__TRECHO PARA LEITURA__:
Um dia antes de embarcar estava na estrada, voltando de Sigefredo Pacheco com destino a Teresina- PI, após momentos tão importantes para mim, para a juventude do campo e para o Humanismo Caboclo. Nas idas e vindas sempre colocamos alguma coisa para tocar, entretanto, o que sempre fica marcado são os dizeres de Luciano Melo, professor, amigo e pai nas vivências do projeto “O Campo É Nosso Presente”. Mas o que tem a ver a estrada percorrida no Piauí com os becos e morros de minha vivência em Ouro Preto? A resposta se acha em algo que Luciano me disse no caminho, “somos seres inacabados”. As ruas daquela cidade, a luzes, sua gente, sua fé, a soma de tantos detalhes e descobertas ampliou minha compreensão do que foi dito.

Nunca me senti tão pequeno, não num sentido de inferioridade, mas na ideia de compreender que beirando os trinta anos de idade não sei de quase nada e amigos, que sensação maravilhosa essa. Viajei com uma mala de mão, uma bagagem de 11kg, na volta trouxe bem mais. Vou picotar esse relato para não lhes cansar, é o primeiro de alguns onde falo dos lugares e principalmente de pessoas que me marcaram nesses dias em Minas. Aos que pretendem ir à Ouro Preto, peço que não percam tempo.

__DETALHES DO EXERCÍCIO__: Imprima a parte do trecho sobre a viagem a Ouro Preto entre "Um dia antes" e "que foi dito.", inclusive, sem nenhuma alteração. A listagem que vem a seguir não tem relação com o trecho.

__DADOS FORNECIDOS__:
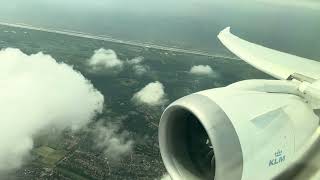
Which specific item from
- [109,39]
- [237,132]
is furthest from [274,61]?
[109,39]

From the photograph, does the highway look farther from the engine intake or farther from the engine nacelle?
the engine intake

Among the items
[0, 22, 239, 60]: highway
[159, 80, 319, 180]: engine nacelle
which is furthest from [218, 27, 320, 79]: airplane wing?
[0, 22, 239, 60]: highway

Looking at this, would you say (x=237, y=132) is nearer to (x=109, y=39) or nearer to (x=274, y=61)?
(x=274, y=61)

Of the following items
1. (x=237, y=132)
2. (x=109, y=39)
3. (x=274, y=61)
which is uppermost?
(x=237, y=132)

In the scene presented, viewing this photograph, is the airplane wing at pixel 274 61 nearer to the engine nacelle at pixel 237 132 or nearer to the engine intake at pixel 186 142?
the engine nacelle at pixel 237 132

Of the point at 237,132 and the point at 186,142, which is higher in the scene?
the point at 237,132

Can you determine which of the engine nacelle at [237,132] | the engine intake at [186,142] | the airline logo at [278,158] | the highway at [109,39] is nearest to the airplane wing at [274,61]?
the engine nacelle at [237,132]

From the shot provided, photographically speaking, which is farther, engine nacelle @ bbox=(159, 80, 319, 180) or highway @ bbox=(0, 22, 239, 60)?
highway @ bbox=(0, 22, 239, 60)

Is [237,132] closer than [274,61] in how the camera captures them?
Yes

__SOLUÇÃO__:
Um dia antes de embarcar estava na estrada, voltando de Sigefredo Pacheco com destino a Teresina- PI, após momentos tão importantes para mim, para a juventude do campo e para o Humanismo Caboclo. Nas idas e vindas sempre colocamos alguma coisa para tocar, entretanto, o que sempre fica marcado são os dizeres de Luciano Melo, professor, amigo e pai nas vivências do projeto “O Campo É Nosso Presente”. Mas o que tem a ver a estrada percorrida no Piauí com os becos e morros de minha vivência em Ouro Preto? A resposta se acha em algo que Luciano me disse no caminho, “somos seres inacabados”. As ruas daquela cidade, a luzes, sua gente, sua fé, a soma de tantos detalhes e descobertas ampliou minha compreensão do que foi dito.